Return each line from the items below that contains the word "image".

— Begin RECORDS SHOWN —

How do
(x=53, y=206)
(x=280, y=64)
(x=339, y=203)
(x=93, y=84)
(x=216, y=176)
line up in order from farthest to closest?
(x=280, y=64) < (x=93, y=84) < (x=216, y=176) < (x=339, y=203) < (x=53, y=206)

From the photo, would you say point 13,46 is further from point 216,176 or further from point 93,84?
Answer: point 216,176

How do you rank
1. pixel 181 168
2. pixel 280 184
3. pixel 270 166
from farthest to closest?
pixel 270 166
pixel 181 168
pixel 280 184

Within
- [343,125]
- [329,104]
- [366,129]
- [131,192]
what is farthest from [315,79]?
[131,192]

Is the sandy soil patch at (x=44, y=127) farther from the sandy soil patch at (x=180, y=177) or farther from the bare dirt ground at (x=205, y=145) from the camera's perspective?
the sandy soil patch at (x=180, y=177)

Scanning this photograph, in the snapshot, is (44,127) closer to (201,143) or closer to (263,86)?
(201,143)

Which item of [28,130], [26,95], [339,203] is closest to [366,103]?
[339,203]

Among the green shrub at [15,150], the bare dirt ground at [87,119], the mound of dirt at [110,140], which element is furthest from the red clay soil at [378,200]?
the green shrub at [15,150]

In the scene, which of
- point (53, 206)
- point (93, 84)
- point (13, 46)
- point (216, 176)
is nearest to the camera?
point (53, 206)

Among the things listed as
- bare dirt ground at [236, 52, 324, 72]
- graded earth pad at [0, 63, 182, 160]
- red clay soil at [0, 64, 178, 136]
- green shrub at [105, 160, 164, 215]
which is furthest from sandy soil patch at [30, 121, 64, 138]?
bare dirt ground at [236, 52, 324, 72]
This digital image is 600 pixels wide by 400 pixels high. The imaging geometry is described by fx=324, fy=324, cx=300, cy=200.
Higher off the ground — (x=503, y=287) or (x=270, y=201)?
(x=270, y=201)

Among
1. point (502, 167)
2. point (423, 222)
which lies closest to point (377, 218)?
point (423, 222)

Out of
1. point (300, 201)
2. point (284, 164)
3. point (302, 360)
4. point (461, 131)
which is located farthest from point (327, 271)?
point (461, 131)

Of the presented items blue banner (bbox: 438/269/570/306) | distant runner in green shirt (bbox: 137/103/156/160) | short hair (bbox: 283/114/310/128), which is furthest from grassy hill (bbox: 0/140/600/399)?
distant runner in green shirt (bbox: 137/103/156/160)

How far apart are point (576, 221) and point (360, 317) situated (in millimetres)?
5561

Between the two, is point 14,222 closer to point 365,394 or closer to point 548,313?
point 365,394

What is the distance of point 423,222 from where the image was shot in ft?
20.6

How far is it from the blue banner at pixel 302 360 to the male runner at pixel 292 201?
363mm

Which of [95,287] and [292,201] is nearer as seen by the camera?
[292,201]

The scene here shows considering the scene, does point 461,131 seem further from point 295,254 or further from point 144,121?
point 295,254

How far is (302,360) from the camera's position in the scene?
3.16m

— End RECORDS SHOWN —
— Begin RECORDS SHOWN —

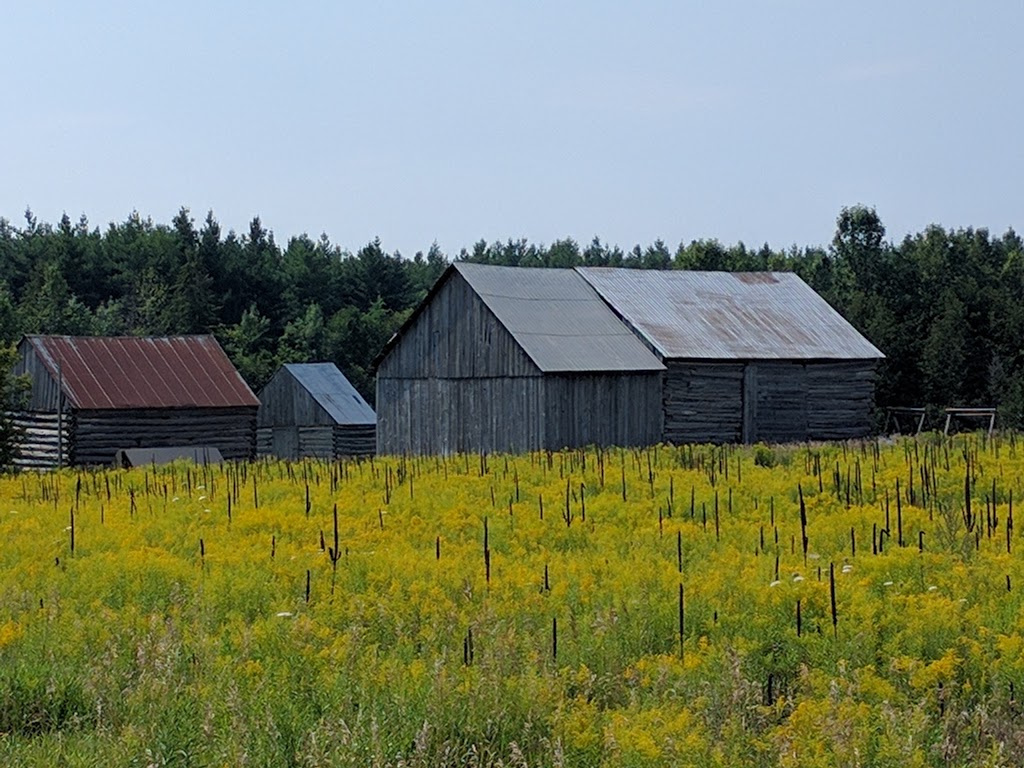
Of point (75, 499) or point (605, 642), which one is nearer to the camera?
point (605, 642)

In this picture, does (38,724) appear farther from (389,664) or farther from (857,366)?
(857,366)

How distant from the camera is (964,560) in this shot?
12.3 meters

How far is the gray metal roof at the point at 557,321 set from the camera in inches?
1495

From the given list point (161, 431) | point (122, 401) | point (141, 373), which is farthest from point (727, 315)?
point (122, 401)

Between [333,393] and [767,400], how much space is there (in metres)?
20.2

— End RECORDS SHOWN —

### EXERCISE RESPONSE
This digital image is 600 pixels wide by 400 pixels high. The imaging geometry is described by fx=324, fy=324, cx=300, cy=200.
What is the distance of point 423,222 from where the image was shot in ft?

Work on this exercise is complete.